Warum soll eigentlich eine Schule oder der Staat dafür zuständig sein, wenn Eltern das Essen für die Kinder nicht bezahlen, obwohl sie dazu ja in der Lage sein sollten.
Bei H4-Empfängern kostet das Essen 1 Euro. Das ist um LÄngen billiger als alles, was Eltern, deren Kinder keine Mensa zur Verfügung haben, zahlen müssten für irgendeine Art von Essen.
Auch 2,80 dürften eigentlich kein Problem sein bei Leuten, die über dem H4-Satz liegen.
Was ist der nächste Schritt? Kindern werden keine Schuhe gekauft und der Staat sorgt zusätzlich für Schuhe?
Wenn die Miete nicht bezahlt wird, ist das kein Problem, der Staat springt ein?
Was ist mit Waschmittel oder Zahnbürsten? Eltern müssen sich einfach um nichts kümmern und die Allgemeinheit zahlt?
Und: wo beginnt Hilfestellung? Wer H4 hat, kann alles Geld ausgeben, der Staat packt drauf? Wer 10 Euro mehr als H4 hat oder auch 200 Euro mehr als H4 bekommt seine Kinder auch versorgt, solange kein Geld auf dem Konto ist?
Wenn man die Kinder betrachtet, kann es einenm ja nur Leid tun. Trotzdem gibt es für alles Grenzen. Wir erziehen Eltern immer mehr zur Verantwortungslosigkeit und die geben es durch ihr negatives Vorbild an die nächste Generation weiter.
So darf das nicht laufen.
========
**Zu bearbeitende Aufgaben**
**1)** Gib den Teil des Auszugs wortgetreu wieder, der mit den Worten „Bei H4-Empfängern kostet“ beginnt und mit „dem H4-Satz liegen.“ endet.
**2)** Welche Geldbeträge werden im Auszug genannt? Zähle alle auf.
Das nachstehende Material hat mit den Aufgaben nichts zu tun.

**Bereitgestellte Angaben**
========
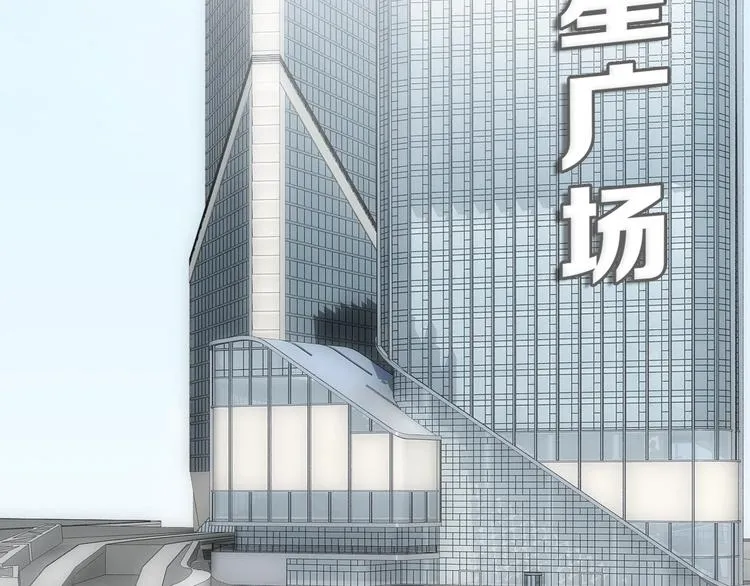 第36话 恋爱脑 第21页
========
**Lösungen**
**1)**
Bei H4-Empfängern kostet das Essen 1 Euro. Das ist um LÄngen billiger als alles, was Eltern, deren Kinder keine Mensa zur Verfügung haben, zahlen müssten für irgendeine Art von Essen.
Auch 2,80 dürften eigentlich kein Problem sein bei Leuten, die über dem H4-Satz liegen.

**2)** 1 Euro, 2,80, 10 Euro, 200 Euro